A CYPHERPUNK'S MANIFESTO by Eric Hughes
Privacy is necessary for an open society in the electronic age. Privacy is
not secrecy. A private matter is something one doesn't want the whole world to
know, but a secret matter is something one doesn't want anybody to know. Privacy
is the power to selectively reveal oneself to the world.
If two parties have some sort of dealings, then each has a memory of their
interaction. Each party can speak about their own memory of this; how could
anyone prevent it? One could pass laws against it, but the freedom of speech,
even more than privacy, is fundamental to an open society; we seek not to
restrict any speech at all. If many parties speak together in the same forum,
each can speak to all the others and aggregate together knowledge about
individuals and other parties. The power of electronic communications has
enabled such group speech, and it will not go away merely because we might want
it to.
Since we desire privacy, we must ensure that each party to a transaction have
knowledge only of that which is directly necessary for that transaction. Since
any information can be spoken of, we must ensure that we reveal as little as
possible. In most cases personal identity is not salient. When I purchase a
magazine at a store and hand cash to the clerk, there is no need to know who I
am. When I ask my electronic mail provider to send and receive messages, my
provider need not know to whom I am speaking or what I am saying or what others
are saying to me; my provider only need know how to get the message there and
how much I owe them in fees. When my identity is revealed by the underlying
mechanism of the transaction, I have no privacy. I cannot here selectively
reveal myself; I must always reveal myself.

_ _ _ _ _ _ _

Brief 1:
Repeat, word for word, the part of the privacy manifesto starting at "A CYPHERPUNK'S MANIFESTO" and ending at "to the world.".
Brief 2:
Carry the privacy manifesto forward from its last sentence.

_ _ _ _ _ _ _

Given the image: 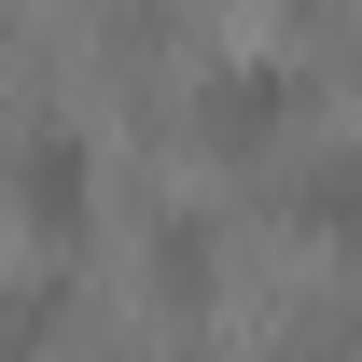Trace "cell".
<instances>
[{
  "label": "cell",
  "mask_w": 362,
  "mask_h": 362,
  "mask_svg": "<svg viewBox=\"0 0 362 362\" xmlns=\"http://www.w3.org/2000/svg\"><path fill=\"white\" fill-rule=\"evenodd\" d=\"M307 112H320V84L293 56H223V70L195 84V139H209V153H279Z\"/></svg>",
  "instance_id": "cell-1"
},
{
  "label": "cell",
  "mask_w": 362,
  "mask_h": 362,
  "mask_svg": "<svg viewBox=\"0 0 362 362\" xmlns=\"http://www.w3.org/2000/svg\"><path fill=\"white\" fill-rule=\"evenodd\" d=\"M14 223L42 237L56 265L98 237V153H84V126H28L14 139Z\"/></svg>",
  "instance_id": "cell-2"
},
{
  "label": "cell",
  "mask_w": 362,
  "mask_h": 362,
  "mask_svg": "<svg viewBox=\"0 0 362 362\" xmlns=\"http://www.w3.org/2000/svg\"><path fill=\"white\" fill-rule=\"evenodd\" d=\"M279 209H293V237H334V251H362V153H307V168L279 181Z\"/></svg>",
  "instance_id": "cell-3"
},
{
  "label": "cell",
  "mask_w": 362,
  "mask_h": 362,
  "mask_svg": "<svg viewBox=\"0 0 362 362\" xmlns=\"http://www.w3.org/2000/svg\"><path fill=\"white\" fill-rule=\"evenodd\" d=\"M153 293L168 307H209V223H153Z\"/></svg>",
  "instance_id": "cell-4"
},
{
  "label": "cell",
  "mask_w": 362,
  "mask_h": 362,
  "mask_svg": "<svg viewBox=\"0 0 362 362\" xmlns=\"http://www.w3.org/2000/svg\"><path fill=\"white\" fill-rule=\"evenodd\" d=\"M279 14H320V0H279Z\"/></svg>",
  "instance_id": "cell-5"
}]
</instances>
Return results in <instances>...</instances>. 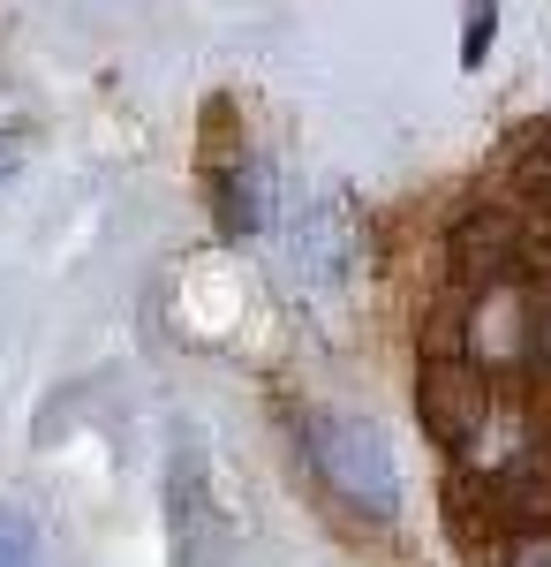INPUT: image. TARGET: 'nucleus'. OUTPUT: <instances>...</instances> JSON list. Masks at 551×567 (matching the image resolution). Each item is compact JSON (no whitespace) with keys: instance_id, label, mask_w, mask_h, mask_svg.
Here are the masks:
<instances>
[{"instance_id":"obj_8","label":"nucleus","mask_w":551,"mask_h":567,"mask_svg":"<svg viewBox=\"0 0 551 567\" xmlns=\"http://www.w3.org/2000/svg\"><path fill=\"white\" fill-rule=\"evenodd\" d=\"M507 567H551V537H521L507 553Z\"/></svg>"},{"instance_id":"obj_2","label":"nucleus","mask_w":551,"mask_h":567,"mask_svg":"<svg viewBox=\"0 0 551 567\" xmlns=\"http://www.w3.org/2000/svg\"><path fill=\"white\" fill-rule=\"evenodd\" d=\"M424 424L454 454H468L484 439V424H491V386H484L476 363H461V355H424Z\"/></svg>"},{"instance_id":"obj_6","label":"nucleus","mask_w":551,"mask_h":567,"mask_svg":"<svg viewBox=\"0 0 551 567\" xmlns=\"http://www.w3.org/2000/svg\"><path fill=\"white\" fill-rule=\"evenodd\" d=\"M491 31H499V0H468L461 8V69H484Z\"/></svg>"},{"instance_id":"obj_4","label":"nucleus","mask_w":551,"mask_h":567,"mask_svg":"<svg viewBox=\"0 0 551 567\" xmlns=\"http://www.w3.org/2000/svg\"><path fill=\"white\" fill-rule=\"evenodd\" d=\"M205 175H212L219 227H227V235H257V227H264V167H250V152L212 144V152H205Z\"/></svg>"},{"instance_id":"obj_7","label":"nucleus","mask_w":551,"mask_h":567,"mask_svg":"<svg viewBox=\"0 0 551 567\" xmlns=\"http://www.w3.org/2000/svg\"><path fill=\"white\" fill-rule=\"evenodd\" d=\"M39 560V537H31V523L15 515V507H0V567H31Z\"/></svg>"},{"instance_id":"obj_5","label":"nucleus","mask_w":551,"mask_h":567,"mask_svg":"<svg viewBox=\"0 0 551 567\" xmlns=\"http://www.w3.org/2000/svg\"><path fill=\"white\" fill-rule=\"evenodd\" d=\"M513 189H521V205H537L551 219V130L521 136V152H513Z\"/></svg>"},{"instance_id":"obj_1","label":"nucleus","mask_w":551,"mask_h":567,"mask_svg":"<svg viewBox=\"0 0 551 567\" xmlns=\"http://www.w3.org/2000/svg\"><path fill=\"white\" fill-rule=\"evenodd\" d=\"M302 446H310L318 477L333 484L355 515H371V523L401 515V470H393V446L371 416H310Z\"/></svg>"},{"instance_id":"obj_3","label":"nucleus","mask_w":551,"mask_h":567,"mask_svg":"<svg viewBox=\"0 0 551 567\" xmlns=\"http://www.w3.org/2000/svg\"><path fill=\"white\" fill-rule=\"evenodd\" d=\"M454 265L461 272H476V280H513L521 265H529V250H521V227H513L507 213H468L461 227H454Z\"/></svg>"}]
</instances>
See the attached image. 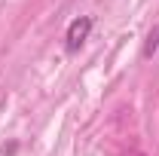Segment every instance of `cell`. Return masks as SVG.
<instances>
[{"label": "cell", "mask_w": 159, "mask_h": 156, "mask_svg": "<svg viewBox=\"0 0 159 156\" xmlns=\"http://www.w3.org/2000/svg\"><path fill=\"white\" fill-rule=\"evenodd\" d=\"M89 31H92V19H89V16H80V19H74L70 25H67V34H64V49L74 55L80 46L89 40Z\"/></svg>", "instance_id": "6da1fadb"}, {"label": "cell", "mask_w": 159, "mask_h": 156, "mask_svg": "<svg viewBox=\"0 0 159 156\" xmlns=\"http://www.w3.org/2000/svg\"><path fill=\"white\" fill-rule=\"evenodd\" d=\"M156 46H159V28H153V31L147 34V43H144V58H153Z\"/></svg>", "instance_id": "7a4b0ae2"}]
</instances>
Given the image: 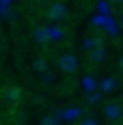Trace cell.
<instances>
[{"instance_id":"obj_18","label":"cell","mask_w":123,"mask_h":125,"mask_svg":"<svg viewBox=\"0 0 123 125\" xmlns=\"http://www.w3.org/2000/svg\"><path fill=\"white\" fill-rule=\"evenodd\" d=\"M121 105H123V93H121Z\"/></svg>"},{"instance_id":"obj_9","label":"cell","mask_w":123,"mask_h":125,"mask_svg":"<svg viewBox=\"0 0 123 125\" xmlns=\"http://www.w3.org/2000/svg\"><path fill=\"white\" fill-rule=\"evenodd\" d=\"M32 71H37V73H46L48 71V59H46V57H34V59H32Z\"/></svg>"},{"instance_id":"obj_16","label":"cell","mask_w":123,"mask_h":125,"mask_svg":"<svg viewBox=\"0 0 123 125\" xmlns=\"http://www.w3.org/2000/svg\"><path fill=\"white\" fill-rule=\"evenodd\" d=\"M39 2H43V5H48V2H50V5H53L55 0H39Z\"/></svg>"},{"instance_id":"obj_1","label":"cell","mask_w":123,"mask_h":125,"mask_svg":"<svg viewBox=\"0 0 123 125\" xmlns=\"http://www.w3.org/2000/svg\"><path fill=\"white\" fill-rule=\"evenodd\" d=\"M57 71L64 73V75H71V73L78 71V57L73 52H64L57 57Z\"/></svg>"},{"instance_id":"obj_15","label":"cell","mask_w":123,"mask_h":125,"mask_svg":"<svg viewBox=\"0 0 123 125\" xmlns=\"http://www.w3.org/2000/svg\"><path fill=\"white\" fill-rule=\"evenodd\" d=\"M119 68H121V71H123V55H121V57H119Z\"/></svg>"},{"instance_id":"obj_11","label":"cell","mask_w":123,"mask_h":125,"mask_svg":"<svg viewBox=\"0 0 123 125\" xmlns=\"http://www.w3.org/2000/svg\"><path fill=\"white\" fill-rule=\"evenodd\" d=\"M41 82H43V84H53V82H55V75H53L50 71L41 73Z\"/></svg>"},{"instance_id":"obj_19","label":"cell","mask_w":123,"mask_h":125,"mask_svg":"<svg viewBox=\"0 0 123 125\" xmlns=\"http://www.w3.org/2000/svg\"><path fill=\"white\" fill-rule=\"evenodd\" d=\"M121 25H123V14H121Z\"/></svg>"},{"instance_id":"obj_2","label":"cell","mask_w":123,"mask_h":125,"mask_svg":"<svg viewBox=\"0 0 123 125\" xmlns=\"http://www.w3.org/2000/svg\"><path fill=\"white\" fill-rule=\"evenodd\" d=\"M121 116H123L121 102H107V105L103 107V118L107 123H116V121H121Z\"/></svg>"},{"instance_id":"obj_6","label":"cell","mask_w":123,"mask_h":125,"mask_svg":"<svg viewBox=\"0 0 123 125\" xmlns=\"http://www.w3.org/2000/svg\"><path fill=\"white\" fill-rule=\"evenodd\" d=\"M98 46H103V43H100V39H96V36H84L82 39V50L84 52H93Z\"/></svg>"},{"instance_id":"obj_3","label":"cell","mask_w":123,"mask_h":125,"mask_svg":"<svg viewBox=\"0 0 123 125\" xmlns=\"http://www.w3.org/2000/svg\"><path fill=\"white\" fill-rule=\"evenodd\" d=\"M46 14H48L50 21H55V23H57V21H64V18L68 16V5L66 2H53V5L48 7Z\"/></svg>"},{"instance_id":"obj_13","label":"cell","mask_w":123,"mask_h":125,"mask_svg":"<svg viewBox=\"0 0 123 125\" xmlns=\"http://www.w3.org/2000/svg\"><path fill=\"white\" fill-rule=\"evenodd\" d=\"M41 125H57V118H53V116H43Z\"/></svg>"},{"instance_id":"obj_5","label":"cell","mask_w":123,"mask_h":125,"mask_svg":"<svg viewBox=\"0 0 123 125\" xmlns=\"http://www.w3.org/2000/svg\"><path fill=\"white\" fill-rule=\"evenodd\" d=\"M46 32H48V41H62V39H66V32H64L62 27H57V25H48Z\"/></svg>"},{"instance_id":"obj_20","label":"cell","mask_w":123,"mask_h":125,"mask_svg":"<svg viewBox=\"0 0 123 125\" xmlns=\"http://www.w3.org/2000/svg\"><path fill=\"white\" fill-rule=\"evenodd\" d=\"M121 125H123V116H121Z\"/></svg>"},{"instance_id":"obj_14","label":"cell","mask_w":123,"mask_h":125,"mask_svg":"<svg viewBox=\"0 0 123 125\" xmlns=\"http://www.w3.org/2000/svg\"><path fill=\"white\" fill-rule=\"evenodd\" d=\"M98 100H100V91H98V93H91V95H89V102H91V105H93V102H98Z\"/></svg>"},{"instance_id":"obj_17","label":"cell","mask_w":123,"mask_h":125,"mask_svg":"<svg viewBox=\"0 0 123 125\" xmlns=\"http://www.w3.org/2000/svg\"><path fill=\"white\" fill-rule=\"evenodd\" d=\"M110 2H114V5H123V0H110Z\"/></svg>"},{"instance_id":"obj_12","label":"cell","mask_w":123,"mask_h":125,"mask_svg":"<svg viewBox=\"0 0 123 125\" xmlns=\"http://www.w3.org/2000/svg\"><path fill=\"white\" fill-rule=\"evenodd\" d=\"M80 125H100V123L93 118V116H84V118L80 121Z\"/></svg>"},{"instance_id":"obj_8","label":"cell","mask_w":123,"mask_h":125,"mask_svg":"<svg viewBox=\"0 0 123 125\" xmlns=\"http://www.w3.org/2000/svg\"><path fill=\"white\" fill-rule=\"evenodd\" d=\"M89 59H91L93 64H103V62L107 59V50H105L103 46H98L93 52H89Z\"/></svg>"},{"instance_id":"obj_10","label":"cell","mask_w":123,"mask_h":125,"mask_svg":"<svg viewBox=\"0 0 123 125\" xmlns=\"http://www.w3.org/2000/svg\"><path fill=\"white\" fill-rule=\"evenodd\" d=\"M34 39H37V43H50L46 27H37V30H34Z\"/></svg>"},{"instance_id":"obj_4","label":"cell","mask_w":123,"mask_h":125,"mask_svg":"<svg viewBox=\"0 0 123 125\" xmlns=\"http://www.w3.org/2000/svg\"><path fill=\"white\" fill-rule=\"evenodd\" d=\"M116 82H119V80H116V77H112V75L103 77V80H100V84H98L100 93H110V91H114V89H116Z\"/></svg>"},{"instance_id":"obj_7","label":"cell","mask_w":123,"mask_h":125,"mask_svg":"<svg viewBox=\"0 0 123 125\" xmlns=\"http://www.w3.org/2000/svg\"><path fill=\"white\" fill-rule=\"evenodd\" d=\"M2 95H5V100H9V102H18L21 89H18V86H5V89H2Z\"/></svg>"}]
</instances>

_ _ _ _ _ _ _

Task response 1:
A CYPHERPUNK'S MANIFESTO by Eric Hughes
Privacy is necessary for an open society in the electronic age. Privacy is
not secrecy. A private matter is something one doesn't want the whole world to
know, but a secret matter is something one doesn't want anybody to know. Privacy
is the power to selectively reveal oneself to the world.

Task response 2:
Therefore, privacy in an open society requires anonymous transaction systems.
Until now, cash has been the primary such system. An anonymous transaction
system is not a secret transaction system. An anonymous system empowers
individuals to reveal their identity when desired and only when desired; this is
the essence of privacy.
Privacy in an open society also requires cryptography. If I say something, I
want it heard only by those for whom I intend it. If the content of my speech is
available to the world, I have no privacy. To encrypt is to indicate the desire
for privacy, and to encrypt with weak cryptography is to indicate not too much
desire for privacy. Furthermore, to reveal one's identity with assurance when
the default is anonymity requires the cryptographic signature.
We cannot expect governments, corporations, or other large, faceless
organizations to grant us privacy out of their beneficence. It is to their
advantage to speak of us, and we should expect that they will speak. To try to
prevent their speech is to fight against the realities of information.
Information does not just want to be free, it longs to be free. Information
expands to fill the available storage space. Information is Rumor's younger,
stronger cousin; Information is fleeter of foot, has more eyes, knows more, and
understands less than Rumor.
We must defend our own privacy if we expect to have any. We must come
together and create systems which allow anonymous transactions to take place.
People have been defending their own privacy for centuries with whispers,
darkness, envelopes, closed doors, secret handshakes, and couriers. The
technologies of the past did not allow for strong privacy, but electronic
technologies do.
We the Cypherpunks are dedicated to building anonymous systems. We are
defending our privacy with cryptography, with anonymous mail forwarding systems,
with digital signatures, and with electronic money.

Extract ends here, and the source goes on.